Closed serbinsh closed 4 years ago
I will say that the built in PLS package method seems to work much better with the https://ecosis.org/package/leaf-reflectance-plant-functional-gradient-ifgg-kit dataset. Perhaps this is a case for when to use one or the other....for very large training datasets I think out method may be better
In the current code, you are looking for the first component n for which the decrease in PRESS is not significant when compared to the component n-1. So it is looking for the first plateau. Sometimes the first plateau does not correspond to the best model. I wrote another version where you compare the PRESS corresponding to the best model (ie the number of component with the lowest PRESS) and find the smaller number of components with no stastistical differnce.. It will probably find a higher number. I guess the optimal number of components will always be subjective.. `mean_PRESS_comp=apply(X = pressDF,MARGIN = 2,FUN = mean) best_model=which.min(mean_PRESS_comp) results <- as.vector(array(data="NA", dim=c(best_model-1,1))) for (i in seq_along(1:(best_model-1))) { comp1 <- i; comp2 <- best_model ttest <- t.test(pressDFres$value[which(pressDFres$variable==comp1)], pressDFres$value[which(pressDFres$variable==comp2)])
results[i] <- round(unlist(ttest$p.value),8) } results <- data.frame(seq(1,best_model-1,1),results) names(results) <- c("Component", "P.value") results
first <- min(which(as.numeric(as.character(results$P.value)) > 0.05)) nComps <- results$Component[first] print(paste0("*** Optimal number of components based on t.test: ", nComps)) `
@JulienLamour thanks. I just coded this up. A comparison using the "expanded_spectra-trait_reseco_lma_plsr_example.R" example.
pls: 11
custom, seg=50, iterations=50: 12
lowestPRESS (new), seg=50, iterations=50: 12 components
I need to find a different example to test these lol
Ok, I was thinking about it, actually to take into account the number of components which adds complexity to the model, we could do a F test instead of a t test so the complexity of the model is taken into account. I am trying to find a simple solution to do that
copy that
Overall I think these options are fine as is, as options. Might just want to explore the Ftest as one more option. I think the biggest issue is with the very large datasets where PLS over estimates components. I suppose I need to test that one (NEON).

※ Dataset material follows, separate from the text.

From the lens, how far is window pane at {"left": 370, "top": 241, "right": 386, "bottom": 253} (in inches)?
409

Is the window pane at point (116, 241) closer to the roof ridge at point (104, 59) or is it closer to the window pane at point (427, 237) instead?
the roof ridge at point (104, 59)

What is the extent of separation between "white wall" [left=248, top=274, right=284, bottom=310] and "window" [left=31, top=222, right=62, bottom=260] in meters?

Using "expanded_spectra-trait_kit_lma_plsr_example.R". A little more interesting
pls: 10
custom: 11
lowestPRESS: 13
Ok, it is not possible to compare the models using a F test as I thought it was. There are a lot of discussion in how to compare the models with the different number of components. See for example https://arxiv.org/pdf/1810.08104.pdf . The package plsdof allows to compare more rigorously different models. For now we can probably keep the actual tests..
expanded_spectra-trait_neon_lma_plsr_example.R
pls: 18
custom: 14
lowestPRESS: 17
@JulienLamour Yeah. I think as you say, and as I have noticed in the past, there may not be a "silver bullet" for component selection and its somewhat case-by-case. See above for example with the large NEON data the best approach is the basic permutation approach because PLS and the lowest PRESS comparison overfits. I think we can call it good at this point....not sure if we are going to come up with something better right now.

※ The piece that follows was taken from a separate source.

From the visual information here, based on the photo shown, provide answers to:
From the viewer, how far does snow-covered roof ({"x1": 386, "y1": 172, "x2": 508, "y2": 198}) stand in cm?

One more change - should probably call the three approaches: "pls", "firstMin", "lowestPRESS" instead of pls, custom, lowestPRESS. Thoughts @neo0351 ?
I think the names should be 'pls', 'firstPlateau','firstMin'
@JulienLamour OK perfect. OK so one more set of updates to make these changes and then i think the scripts are done. I will need to re-run the vignettes but otherwise good to go.
You went very quickly for me those last days, I havent checked in detail the code. Meaning that I ran the code and I saw that there is no bug but for example I didnt check the outputs, coefficients, things like that. But I guess you already did it?
@JulienLamour my review hasnt raised any flags as the outputs look correct to me. Take a look at the README page and the URLs that take you to pre-baked output. Or if you get a chance please run some of the examples. But I think we are good
@JulienLamour Could you give me a quick summary of the three methods for the readme? Maybe a sentence for each?
The method from the pls package consists of choosing the model with fewest components that is still less than one standard error away from the overall best model. The method 'first min' consists of choosing the first component that gives statistically (t-test) the same result as the following component. This method finds the first 'plateau' in the PRESS diminution. The last method 'lowestPRESS' finds the first component that gives statistically (t-test) the same result as the overall best model.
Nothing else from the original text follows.